Currently, the Department of Work and Pensions (DWP) will only reimburse parents and guardians for 85% of their childcare costs through their Universal Credit payments once it receives proof that they have been paid. paid - rather than when charges are incurred (file image)

Currently, the Department of Work and Pensions (DWP) will only reimburse parents and guardians for 85% of their childcare costs through their Universal Credit payments once it receives proof that they have been paid. paid – rather than when charges are incurred (file image)

Becca Lyon, responsible for the campaigns against child poverty of the association, declared: “For years, parents have told us that the system is unfair and forces them to go into debt, to face financial difficulties. or even to quit their job altogether because they cannot afford to pay for child care or daycare in advance.

“As we emerge from the pandemic and the economy begins to recover, access to child care is particularly important to jumpstart the economy.

“We look forward to working with Nichola and the DWP to ensure this change is implemented quickly and in the best possible way for families. ”

At a hearing in November last year, the court heard that about 83% of households receiving the universal credit child care component are single parents and 90% of single parents are single parents. women.

Chris Buttler, representing Ms Salvato, said the current situation was a “catch-22” for parents that excludes them from the workforce.

He argued that the way childcare payments are currently made undermines Universal Credit’s goal of “encouraging and supporting parents looking to move into or advance in the workplace.”

The DWP argued that the universal credit system was designed to reduce errors and fraud, which was a big problem for the previous benefit system, and said paying child care expenses was “beneficial. for women”.

The judge said the policy was to

The judge said the policy was to “have a greater negative effect on women” because women earn “considerably less” than men. Pictured: Therese Coffey, Work and Pensions Secretary

But the judge concluded that the fight against fraud did not justify the discriminatory effect of the proof of payment policy.

He said it would be “more accurate” to say that reimbursement of childcare costs went “to some extent to address significant structural inequality” – that women make up the “vast majority” of those whose access to work depends on the ability to pay for childcare.

Attorney Carolin Ott of the Leigh Day law firm, who represented Ms Salvato, said: “Universal credit was designed to help parents enter or advance in work.

“Yet our client, like thousands of others, found herself unable to pay for child care in advance, faced serious difficulties and forced to reduce her working hours.
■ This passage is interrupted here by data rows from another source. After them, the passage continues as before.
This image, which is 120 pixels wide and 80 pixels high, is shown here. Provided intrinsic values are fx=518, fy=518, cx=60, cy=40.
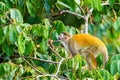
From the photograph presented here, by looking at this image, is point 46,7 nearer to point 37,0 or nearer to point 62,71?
point 37,0

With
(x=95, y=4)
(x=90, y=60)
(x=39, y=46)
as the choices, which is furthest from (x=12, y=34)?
(x=90, y=60)

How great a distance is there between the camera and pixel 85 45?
245 inches

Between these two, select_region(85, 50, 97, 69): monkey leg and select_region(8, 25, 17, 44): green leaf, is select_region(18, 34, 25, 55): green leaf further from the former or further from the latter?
select_region(85, 50, 97, 69): monkey leg

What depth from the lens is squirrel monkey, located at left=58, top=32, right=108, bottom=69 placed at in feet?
19.6

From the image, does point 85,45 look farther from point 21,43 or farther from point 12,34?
point 21,43

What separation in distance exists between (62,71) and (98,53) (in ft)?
3.93

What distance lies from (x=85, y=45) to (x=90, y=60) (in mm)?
370

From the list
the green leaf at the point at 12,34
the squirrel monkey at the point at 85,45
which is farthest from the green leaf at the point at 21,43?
the squirrel monkey at the point at 85,45

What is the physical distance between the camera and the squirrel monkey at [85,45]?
5.97 meters

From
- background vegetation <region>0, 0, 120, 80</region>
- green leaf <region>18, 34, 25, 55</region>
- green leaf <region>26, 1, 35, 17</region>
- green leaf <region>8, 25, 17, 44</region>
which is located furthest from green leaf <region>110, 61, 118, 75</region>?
green leaf <region>26, 1, 35, 17</region>

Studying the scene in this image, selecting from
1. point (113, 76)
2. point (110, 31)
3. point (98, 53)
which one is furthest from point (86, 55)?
point (110, 31)

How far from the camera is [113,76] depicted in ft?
16.2

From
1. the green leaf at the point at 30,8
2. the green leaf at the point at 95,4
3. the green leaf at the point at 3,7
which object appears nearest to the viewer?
the green leaf at the point at 3,7

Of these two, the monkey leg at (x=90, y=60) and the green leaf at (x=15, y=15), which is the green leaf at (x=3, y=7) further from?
the monkey leg at (x=90, y=60)
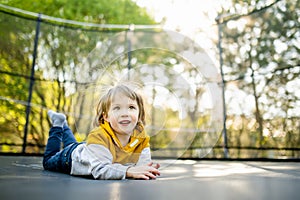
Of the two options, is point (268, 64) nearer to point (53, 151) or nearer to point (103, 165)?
point (53, 151)

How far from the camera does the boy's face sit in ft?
2.77

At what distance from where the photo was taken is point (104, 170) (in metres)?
0.93

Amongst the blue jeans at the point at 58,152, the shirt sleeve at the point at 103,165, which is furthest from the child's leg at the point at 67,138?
the shirt sleeve at the point at 103,165

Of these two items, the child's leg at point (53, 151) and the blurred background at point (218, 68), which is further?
the blurred background at point (218, 68)

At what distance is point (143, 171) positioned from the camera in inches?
37.8

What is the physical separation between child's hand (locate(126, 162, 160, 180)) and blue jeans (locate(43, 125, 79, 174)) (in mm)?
315

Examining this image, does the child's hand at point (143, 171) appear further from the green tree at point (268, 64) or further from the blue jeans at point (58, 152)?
the green tree at point (268, 64)

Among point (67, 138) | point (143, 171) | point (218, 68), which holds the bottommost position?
point (143, 171)

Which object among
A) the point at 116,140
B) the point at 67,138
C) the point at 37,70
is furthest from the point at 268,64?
the point at 116,140

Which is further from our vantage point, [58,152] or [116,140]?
[58,152]

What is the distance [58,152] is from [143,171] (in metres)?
0.52

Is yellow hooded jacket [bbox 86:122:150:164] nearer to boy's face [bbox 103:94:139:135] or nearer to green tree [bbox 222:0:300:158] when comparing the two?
boy's face [bbox 103:94:139:135]

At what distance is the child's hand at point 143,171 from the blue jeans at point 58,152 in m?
0.31

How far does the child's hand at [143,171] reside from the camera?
95 cm
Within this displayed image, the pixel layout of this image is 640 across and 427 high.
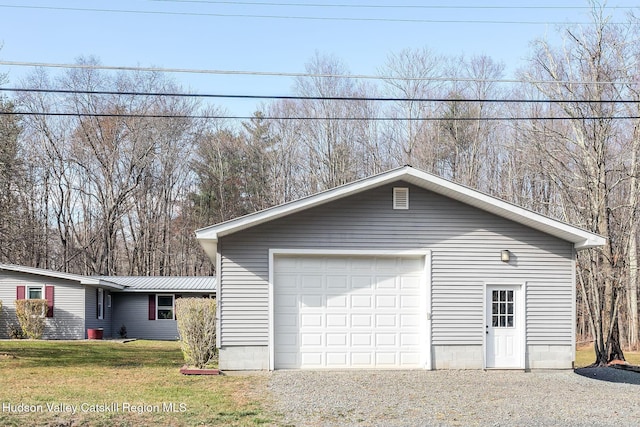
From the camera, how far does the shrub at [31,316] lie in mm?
27531

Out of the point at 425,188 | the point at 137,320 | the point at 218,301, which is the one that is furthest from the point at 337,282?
the point at 137,320

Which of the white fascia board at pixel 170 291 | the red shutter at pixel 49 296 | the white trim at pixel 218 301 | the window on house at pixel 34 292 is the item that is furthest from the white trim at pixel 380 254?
the white fascia board at pixel 170 291

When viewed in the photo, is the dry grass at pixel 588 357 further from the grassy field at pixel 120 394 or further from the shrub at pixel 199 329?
the grassy field at pixel 120 394

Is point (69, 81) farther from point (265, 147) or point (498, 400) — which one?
point (498, 400)

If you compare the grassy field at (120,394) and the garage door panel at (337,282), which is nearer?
the grassy field at (120,394)

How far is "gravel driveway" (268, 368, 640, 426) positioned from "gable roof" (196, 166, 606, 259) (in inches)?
113

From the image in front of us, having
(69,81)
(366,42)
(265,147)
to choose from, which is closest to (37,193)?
(69,81)

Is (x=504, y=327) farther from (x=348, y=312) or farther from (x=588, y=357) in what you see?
(x=588, y=357)

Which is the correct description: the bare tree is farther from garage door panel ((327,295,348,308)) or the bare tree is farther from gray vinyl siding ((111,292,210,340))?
gray vinyl siding ((111,292,210,340))

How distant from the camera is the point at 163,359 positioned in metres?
19.0

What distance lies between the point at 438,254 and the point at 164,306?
20068 millimetres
“The Secretary of State pledged to take a ‘test and learn’ approach to deploying universal credit, but declined to listen to the many activist organizations and individuals who have raised this issue for several years.

“Our client hopes that the Secretary of State will accept the decision and take urgent action to remedy this perverse situation which, as the court noted, is a barrier to work and has disproportionately detrimental effects on women.”

A DWP spokesperson said: “This is currently a court case and the Secretary of State is appealing this decision.”